Raw data
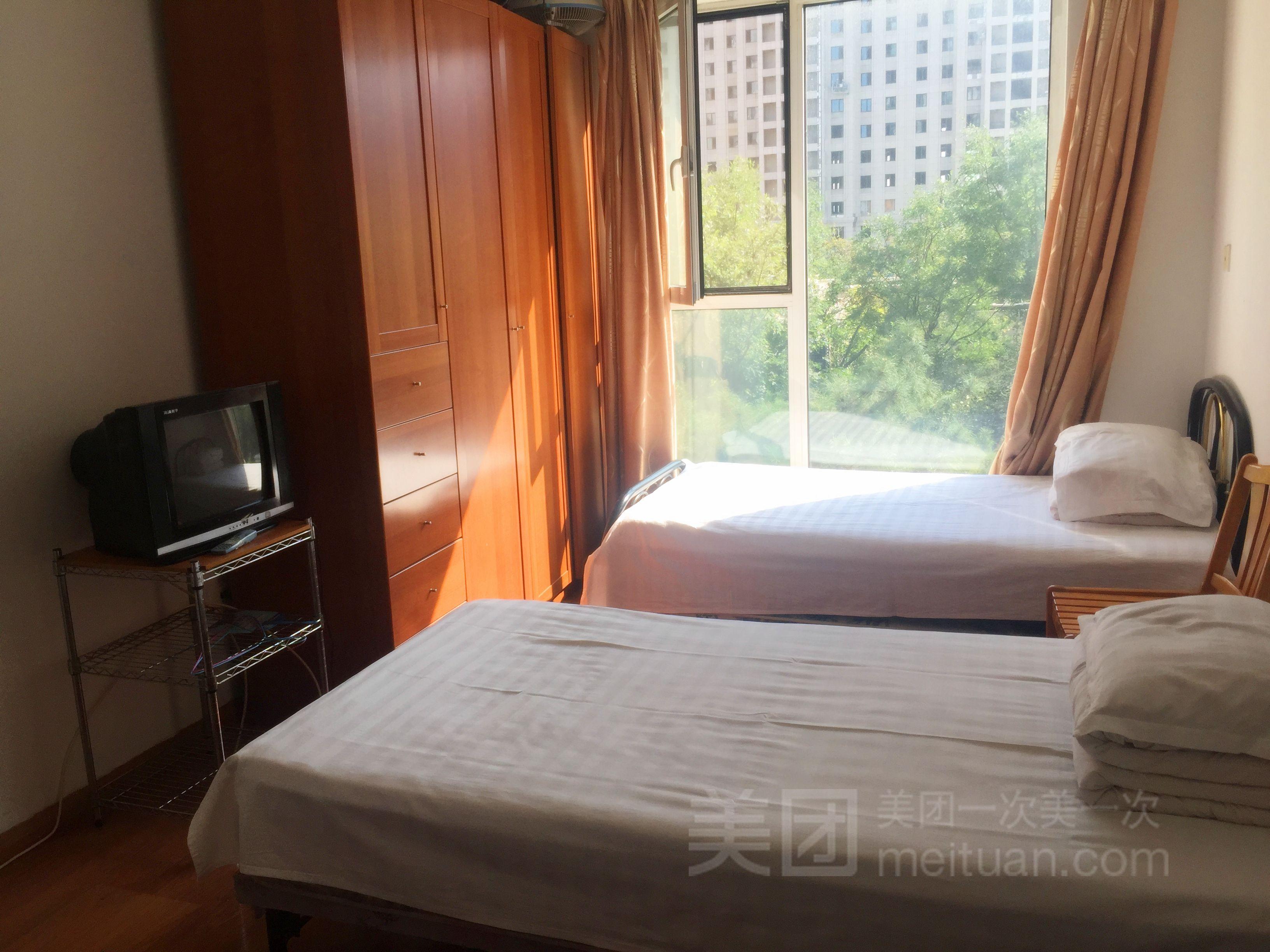302安康家庭旅馆预订/团购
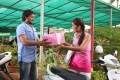 Sairam Shankar, Ester Noronha in 1000 Abaddalu Movie Photos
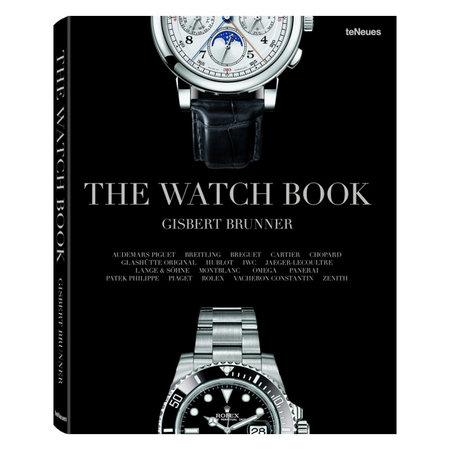 Book The Watch Book
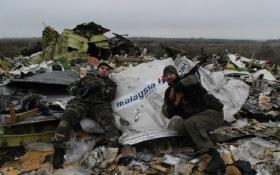 """ЗМІ Путіна відзначилися новою маніпуляцією про загибель """"Боїнга"""" над Донбасом"""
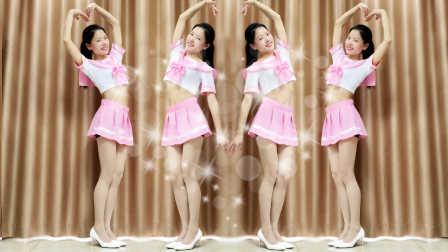 新生代广场舞 全世界你最美丽(王绎龙)编舞艺莞儿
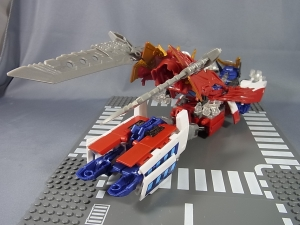 TFGo! G26 オートボット総司令官オプティマスエクスプライム ビークル・ビースト023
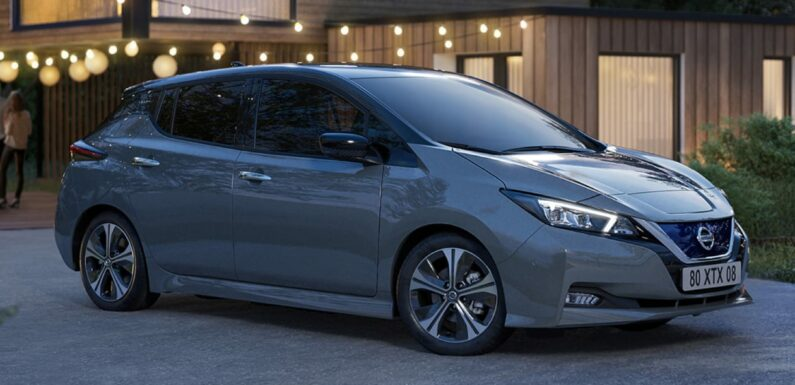 Everything you need to know about the Nissan LEAF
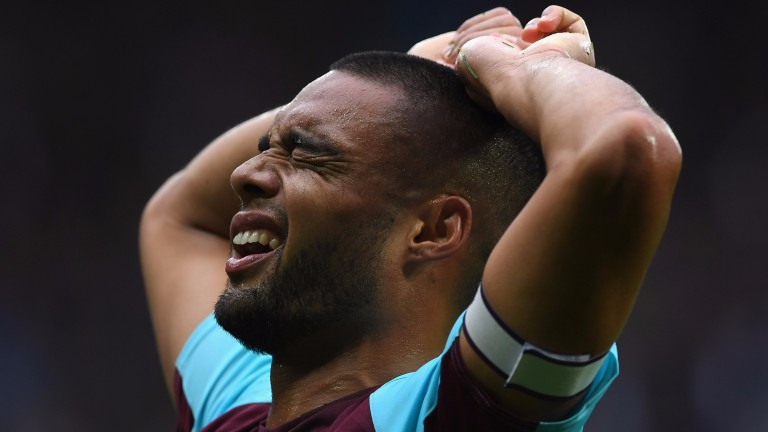 A move to the London Stadium hasn't been too successful for Winston Reid's West Ham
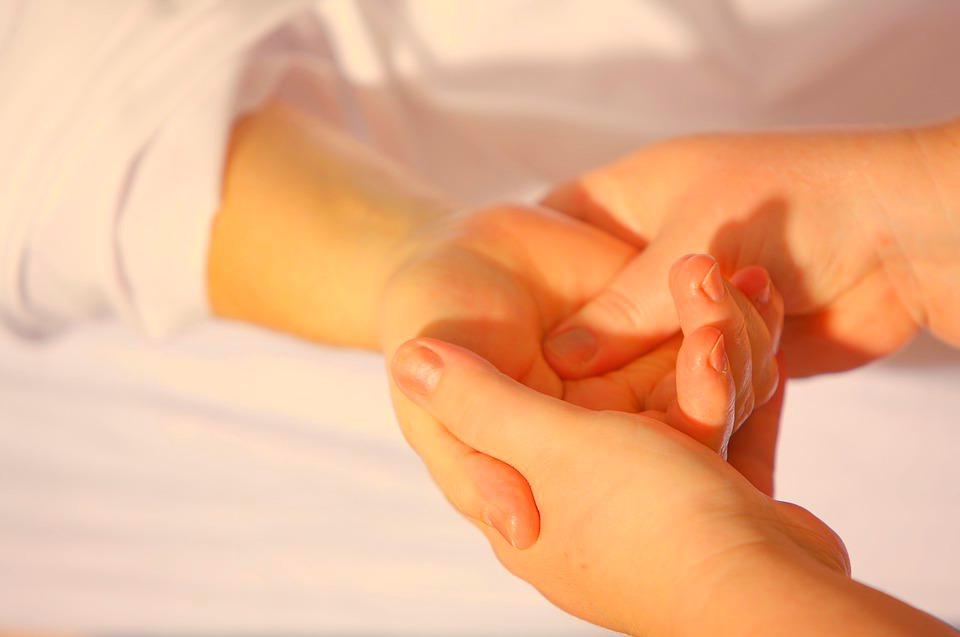 Adieu le stress avec un massage adapté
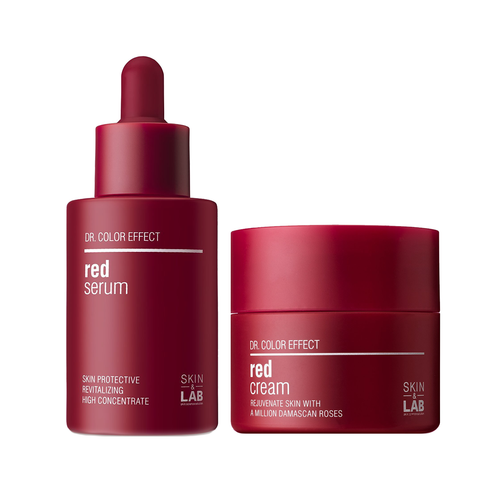 Red Brightening Duo Set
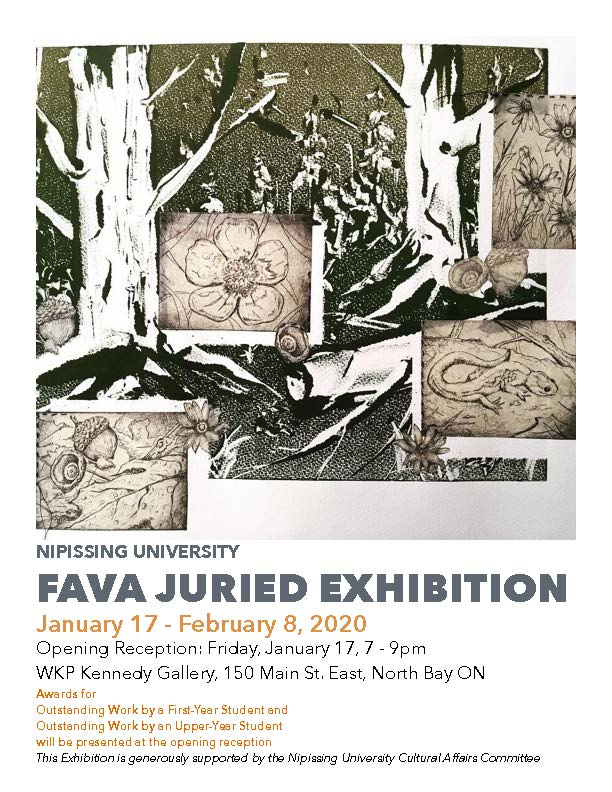 Nipissing University FAVA Juried Exhibition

Your task
The answer must be the exact lines from the line with "Red Brightening Duo Set" to the final line of the data, both ends included, with no pictures.

Answer to the problem
 Red Brightening Duo Set
 Nipissing University FAVA Juried Exhibition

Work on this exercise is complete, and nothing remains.